Still uit de Brandpunt-reportage over Van Genk’s fantastische werkelijkheid – bezoekers aan de tentoonstelling
Van 18 januari tot 18 maart 1964 was in de kantine van Steendrukkerij De Jong & Co. in Hilversum de tentoonstelling Van Genk’s fantastische werkelijkheid te zien. Het was de eerste keer dat Willem van Genk zijn werk aan een breed publiek toonde. Het actualiteitenprogramma Brandpunt besteedde door middel van een korte televisiereportage aandacht aan de tentoonstelling. Het publiek kon er kennismaken met ‘de bizarre tekeningen van deze zondagsschilder’, ‘grote vellen papier, meestal volgekrabbeld met stadspanorama’s, treinen, autobussen, tanks’. De reden dat de expositie nogal wat publiciteit trok, lag volgens het programma aan de psychische constitutie van de kunstenaar: ‘Willem van Genk is namelijk geestelijk gestoord.’ De bezoekers waren in twee groepen te verdelen – zij die de tekeningen ‘als uitingen van een zieke, manische geest’ zagen en zij die de kunstenaar ‘als een grote artistieke ontdekking zien. Die zeggen dat hij met zijn intelligentie de kortsluiting met de werkelijkheid wil opheffen. Zij verwachten dat Van Genk over een paar jaar een beroemd man zal zijn.’ [1]

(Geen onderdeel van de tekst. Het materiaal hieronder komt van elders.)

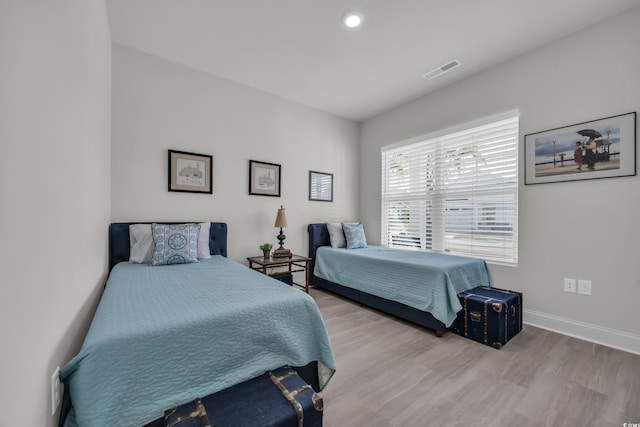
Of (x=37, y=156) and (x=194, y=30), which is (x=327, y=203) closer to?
(x=194, y=30)

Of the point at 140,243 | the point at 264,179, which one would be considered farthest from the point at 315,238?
the point at 140,243

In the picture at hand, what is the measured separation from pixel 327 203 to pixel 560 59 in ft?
10.3

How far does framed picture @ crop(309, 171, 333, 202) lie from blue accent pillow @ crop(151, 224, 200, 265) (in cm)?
192

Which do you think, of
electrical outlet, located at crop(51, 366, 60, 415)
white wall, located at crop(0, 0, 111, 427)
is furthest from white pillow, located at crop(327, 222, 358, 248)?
electrical outlet, located at crop(51, 366, 60, 415)

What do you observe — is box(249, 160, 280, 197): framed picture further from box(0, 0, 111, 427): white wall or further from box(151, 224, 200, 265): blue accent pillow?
box(0, 0, 111, 427): white wall

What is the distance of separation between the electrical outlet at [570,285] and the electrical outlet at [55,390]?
364cm

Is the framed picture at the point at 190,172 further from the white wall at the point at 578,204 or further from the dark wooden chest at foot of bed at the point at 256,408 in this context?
the white wall at the point at 578,204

De expositie in Hilversum was op instigatie van J.J. (Joop) Beljon, directeur van de Koninklijke Academie voor Beeldende Kunsten in Den Haag, georganiseerd door grafisch ontwerpers Pieter Brattinga (1931-2004) en Simon den Hartog (1933). Brattinga’s vader was directeur van de Steendrukkerij, en Van Genk’s fantastische werkelijkheid maakte deel uit van een reeks tentoonstellingen die Brattinga daar als director of design tussen 1954 en 1972 verzorgde. De tentoonstellingen hadden aanvankelijk als doel het eigen personeel vertrouwd te maken met de laatste ontwikkelingen op het gebied van grafische vormgeving en beeldende kunst. Brattinga had echter een goede neus voor kwaliteit en was vaak vooruitstrevend in zijn onderwerpkeuzes, waardoor de tentoonstellingen ook vrij snel buiten het eigen bedrijf bekendheid kregen. Er waren vroege exposities rond het werk van kunstenaars als Carel Visser en Shinkichi Tajiri, maar aan bod kwamen onder meer ook de typografische experimenten van Willem Sandberg, de architectuur van Ludwig Mies van der Rohe, putdeksels in New York en een geurenprogramma van Wim T. Schippers. [2]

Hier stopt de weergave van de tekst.